Handling DbxClientV2 Instances
The android example uses a static DbxClientV2 instances for all requests. This is safe and should not cause any problems since the client is a thin, thread-safe wrapper around your HTTP client. There are no resources that are held by the client. So you can create them as many times as you want or use a singleton pattern.
You must, however, be careful with your HTTP client. The Dropbox SDK can either use the native Java network stack or an HTTP client of your choosing. The android example uses the OkHtttp3 client for issuing requests. These clients are generally only created once for an app and shared for all network requests. A common practice is to have an HTTP client with a configured connection pool that is shared across your app. In this case, every time you create an SDK client, you would want to pass in the same instance of your HTTP client.
Below is an example of how to share an OkHttp3 client across your app and the Dropbox SDK:
OkHttpClient httpClient = OkHttpClient.newBuilder()

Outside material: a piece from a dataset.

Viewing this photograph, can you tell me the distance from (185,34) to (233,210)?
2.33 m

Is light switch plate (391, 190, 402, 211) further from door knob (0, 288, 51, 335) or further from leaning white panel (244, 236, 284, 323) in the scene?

.connectionPool(new ConnectionPool(8, 30, TimeUnit.SECONDS))
.build();
DbxRequestConfig requestConfig = DbxRequestConfig.newBuilder("MyTestApp/1.0")
.withHttpRequestor(new OkHttp3Requestor(httpClient))
.build();
DbxClientV2 dbxClient = new DbxClient(requestConfig, accessToken);
// ... issue Dropbox requests with dbxClient
// ... issue other requests with httpClient
Let me know if you have any other concerns.